A Childhood in Brittany Eighty Years Ago
CHAPTER VII
BON PAPA
My most vivid recollections of Grandfather de Rosval place him at Landerneau, where he would stop with us on his way to Quimper during his tours of inspection. His arrivals in the sleepy little town were great affairs and caused immense excitement: post-chaise, postilion, whips cracking, horns blowing, and a retinue of Parisian servants. We children never had more than a glimpse of him at first, for he withdrew at once to his own rooms to rest and go through his papers. When he made his entry into the salon,--the salon of the slippery parquet and the nodding mandarins,--all the household was ranged on each side, as if for the arrival of a sovereign, and we had all to drop deep curtseys before him.
He was a rather imposing figure, with splendid clothes, the coat thickly embroidered along the edge with golden oak-leaves, and a fine, handsome head; but he was enormously, even ridiculously, stout. With an often terrifying and even repellent severity he mingled the most engaging playfulness, and our childish feelings toward him were strangely compounded of dislike and admiration.
When he arrived in the salon a lackey came behind him, carrying a large linen bag filled with a sweetmeat bought at Seugnot's, the great Parisian confectioner. I always associate these sweetmeats with _bon papa_. They were called _croquignoles_, were small, hard, yet of the consistency of soft chalk when one bit into them, and glazed with pink, white, or yellow. After the salutations, _bon papa_ would take up his position before the mantelpiece and beckon the servant to give him the bag of _croquignoles_. We children, quivering with excitement, each of us already provided with a small basket, stood ready, and as _bon papa_, with a noble gesture, scattered the handfuls of _croquignoles_ far and wide, we flung ourselves upon them, scrambling, falling, and filling our baskets, with much laughter and many recriminations. Then, besides the little case for _maman_, also from Seugnot's, filled with tablets of a delicious _sucre-de-pomme_ in every flavor, were more dignified presents, bracelets and rings for her and for our _Tante de Laisieu_ and boxes of beautiful toys for us. The only cloud cast over these occasions was that after having distributed all his bounties, _bon papa_ sat down, drew a roll of manuscript from his pocket, and composed himself to read in a sonorous voice poems of his own composition. Their theme, invariably, was the delight of reëntering one's family and country, and they were very pompous and very long, sometimes moving _bon papa_ almost to tears. The comic scene of family prayers that followed was pure relief, for even we children felt it comic to see _bon papa_ praying.
"And are they good children?" he would ask. "Have they said their prayers?"
"Not yet, _mon père_," _maman_ would answer. "They always say their prayers at bedtime." But _bon papa_ was not to be so deterred from yet another ceremony.

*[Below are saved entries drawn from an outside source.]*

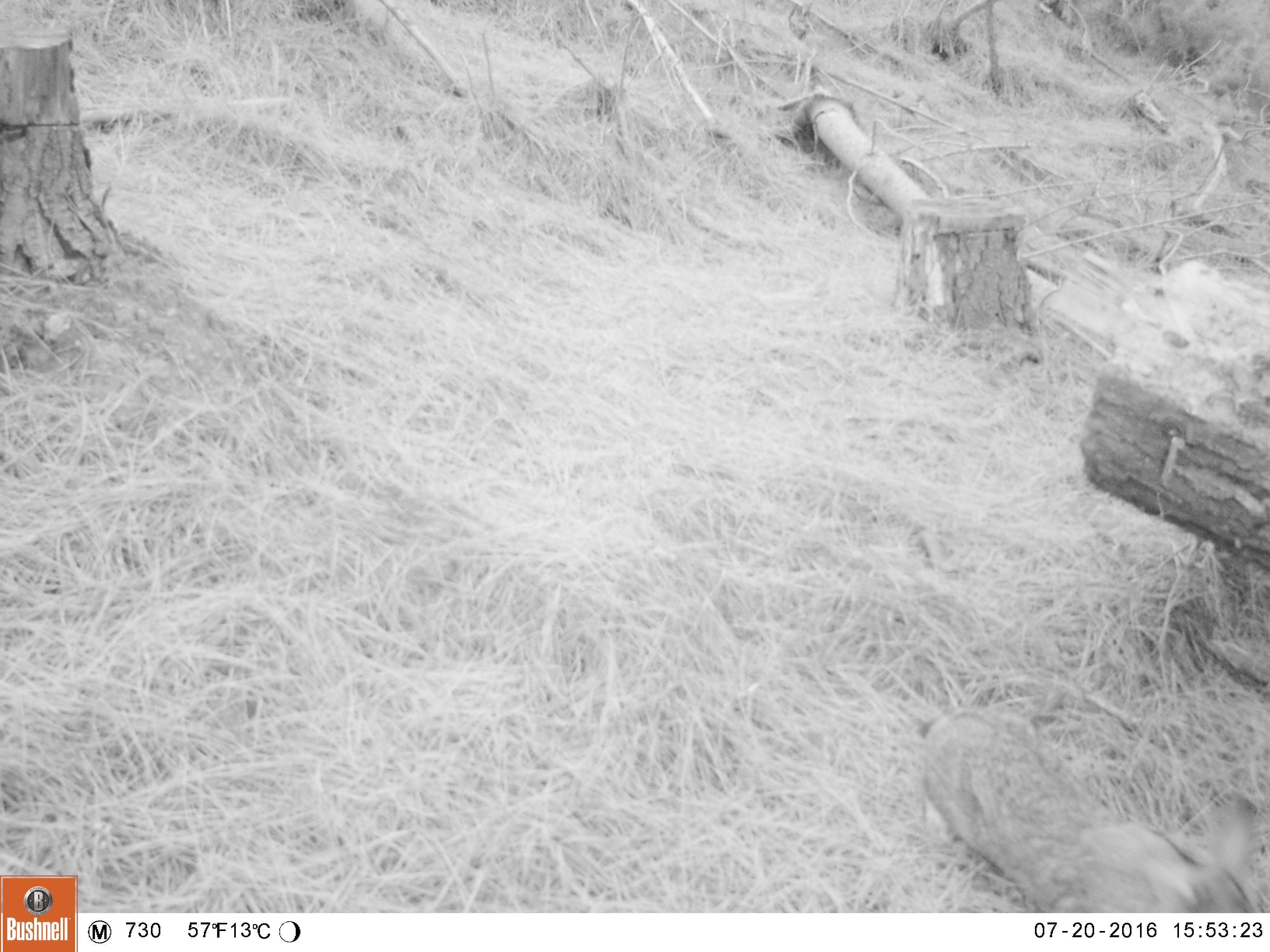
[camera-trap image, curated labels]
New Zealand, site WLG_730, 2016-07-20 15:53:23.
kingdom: Animalia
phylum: Chordata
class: Mammalia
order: Lagomorpha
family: Leporidae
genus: Oryctolagus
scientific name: Oryctolagus cuniculus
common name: european rabbit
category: rabbit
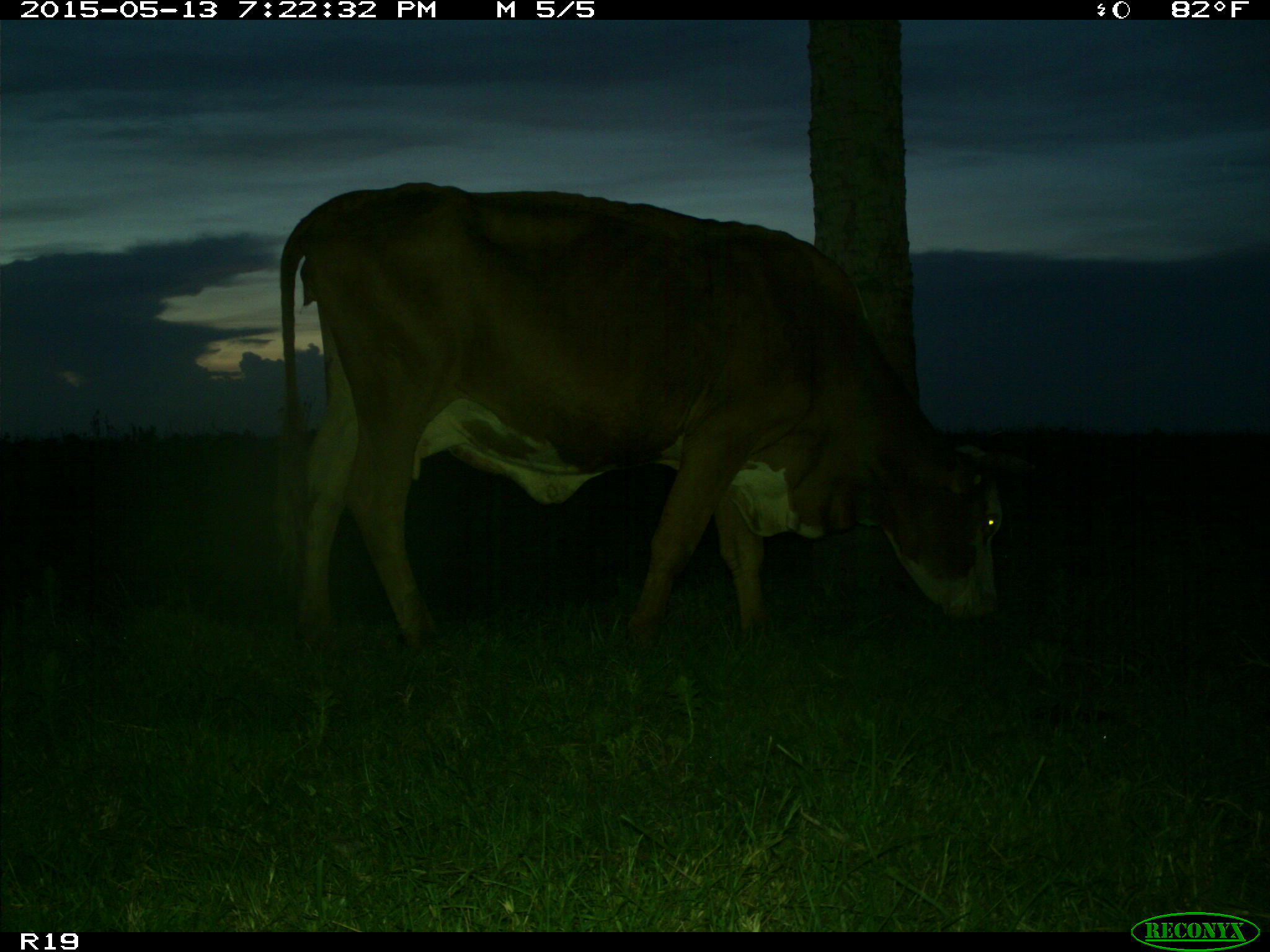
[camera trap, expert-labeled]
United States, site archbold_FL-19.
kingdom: Animalia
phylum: Chordata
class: Mammalia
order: Artiodactyla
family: Bovidae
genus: Bos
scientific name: Bos taurus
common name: domestic cow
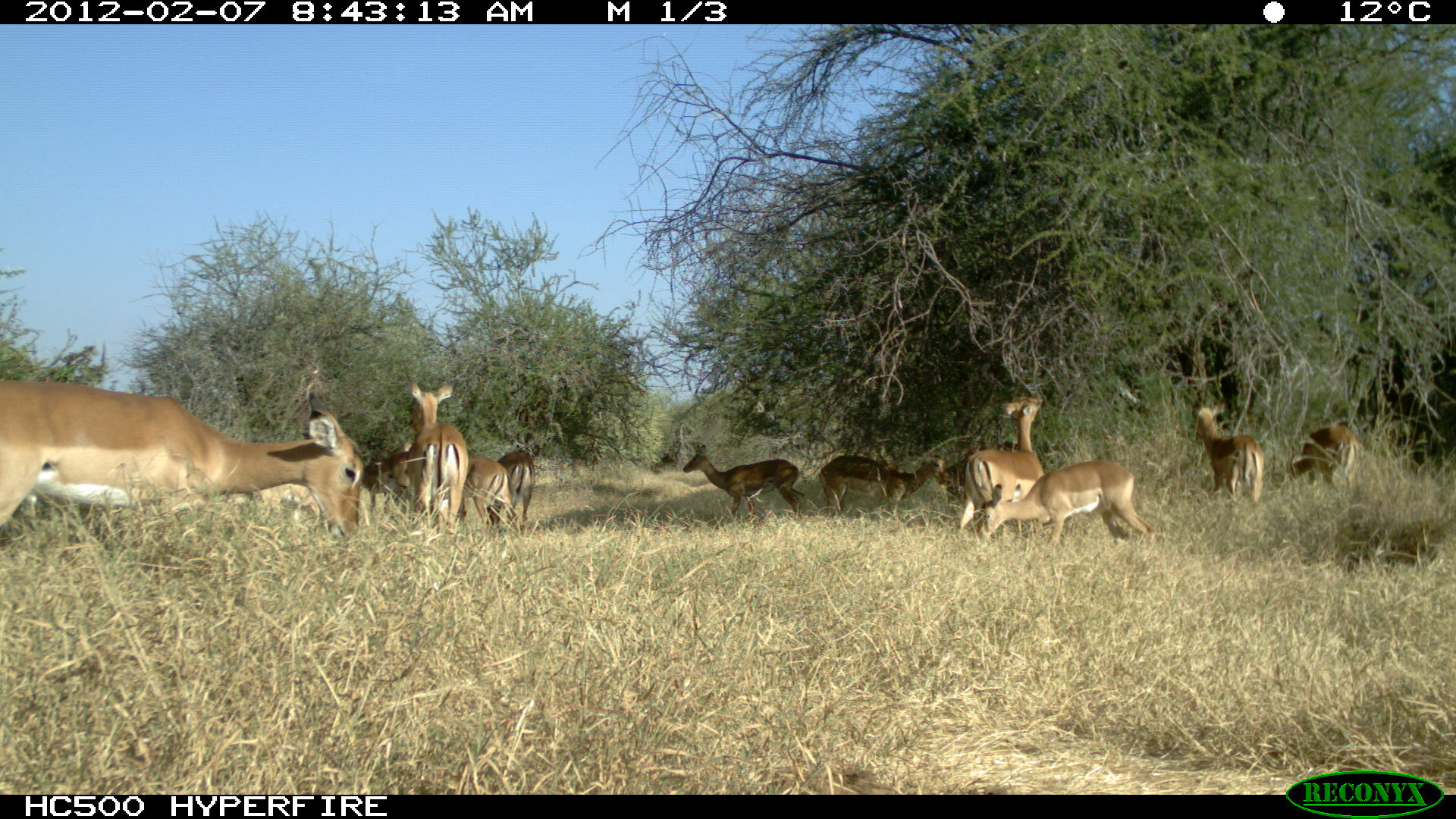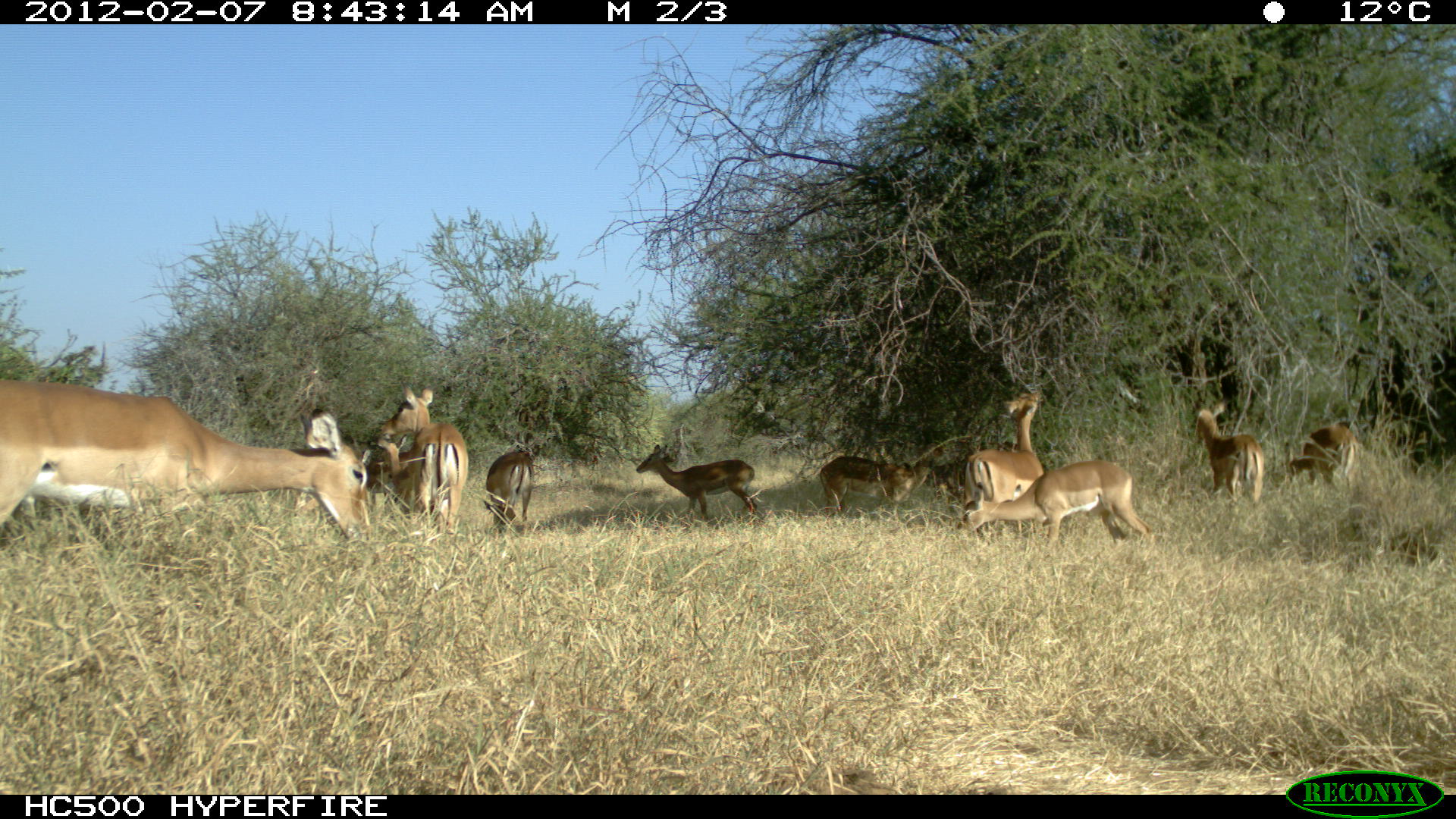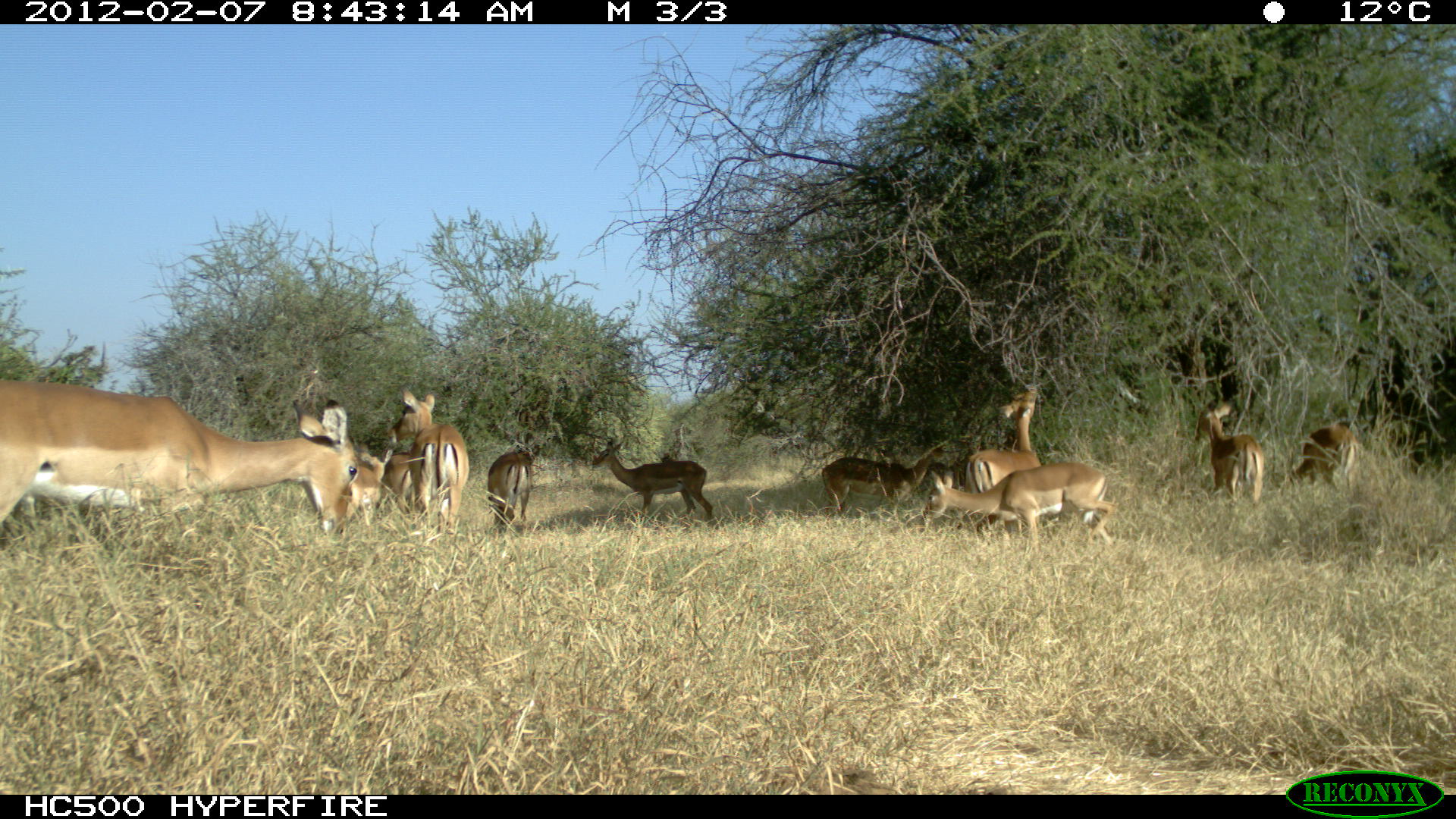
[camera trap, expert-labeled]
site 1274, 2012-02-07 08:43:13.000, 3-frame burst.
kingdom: Animalia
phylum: Chordata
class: Mammalia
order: Artiodactyla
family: Bovidae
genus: Aepyceros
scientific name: Aepyceros melampus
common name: impala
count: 11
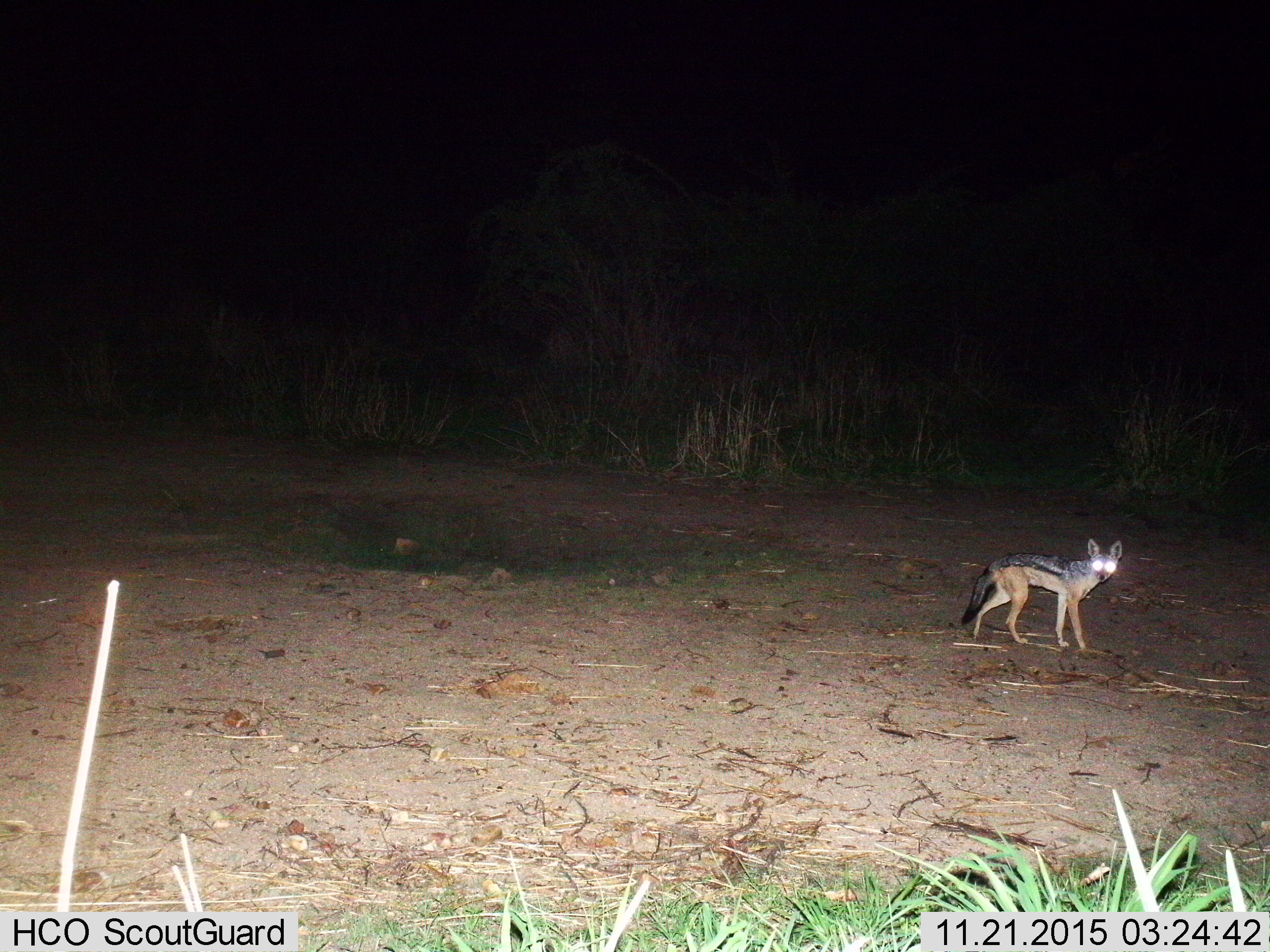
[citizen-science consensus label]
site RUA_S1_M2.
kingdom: Animalia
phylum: Chordata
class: Mammalia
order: Carnivora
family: Canidae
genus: Lupulella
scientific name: Lupulella mesomelas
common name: black-backed jackal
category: jackalblackbacked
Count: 1.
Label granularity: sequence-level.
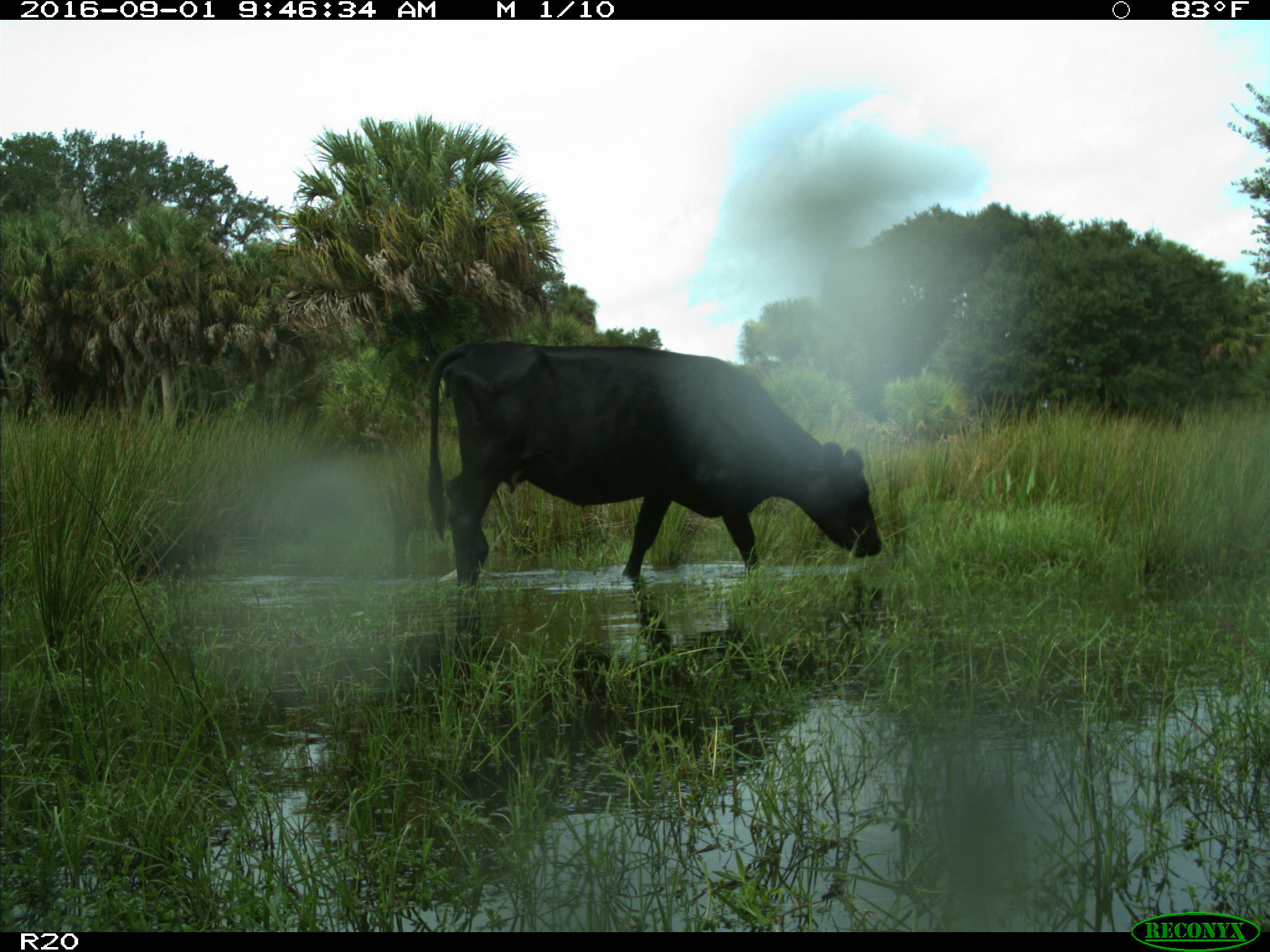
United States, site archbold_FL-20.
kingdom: Animalia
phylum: Chordata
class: Mammalia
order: Artiodactyla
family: Bovidae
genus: Bos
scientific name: Bos taurus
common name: domestic cow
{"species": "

"Good, good!" he would reply. "We will all say the evening prayers together, then."
And when we had all obediently knelt down around the room, _bon papa_ recited the prayers in the same complacent, sonorous voice, making magnificent signs of the cross the while. On one of these occasions we were almost convulsed by poor little Ernest, whom _bon papa_ had taken in his arms, and who was so much alarmed by the great gestures going on over his head that he broke at last into a prolonged wail and had to be carried hastily away.
One of _bon papa's_ poetic works I can still remember, of a very different and more endearing character. I was taken ill one morning while we were living with him in Paris and had been given to console me by a cousin of ours staying with us, the Duchesse de M----, a delicious little purse in white, knitted silk, embroidered with pale blue forget-me-nots. I told _maman_ that I wished very much to show this purse to _bon papa_, and that he should be informed of my illness. So I wrote him a note, and it was taken, with the purse, to his room. Presently the little parcel, much heavier, was brought back to me, and on opening my purse, I found inside it a centime, a liard, a sou--every coin, in fact, up to and including a golden twenty-franc piece. And this is the poem that was sent with the purse:
"Vous voulez jeune Princesse Que je me rends près de vous? Que je baise de votre altesse Les pieds, les mains, et les genoux? Dans un instant je vais me rendre A vos désirs et à vos voeux, Mais vous me permettrez de prendre Deux baisers sur vos beaux yeux bleus."
Such a grandfather, it must be admitted, had advantages as well as charms, yet our memory of him was always clouded by the one or two acts of cruel severity we had witnessed and of which I could not trust myself to speak.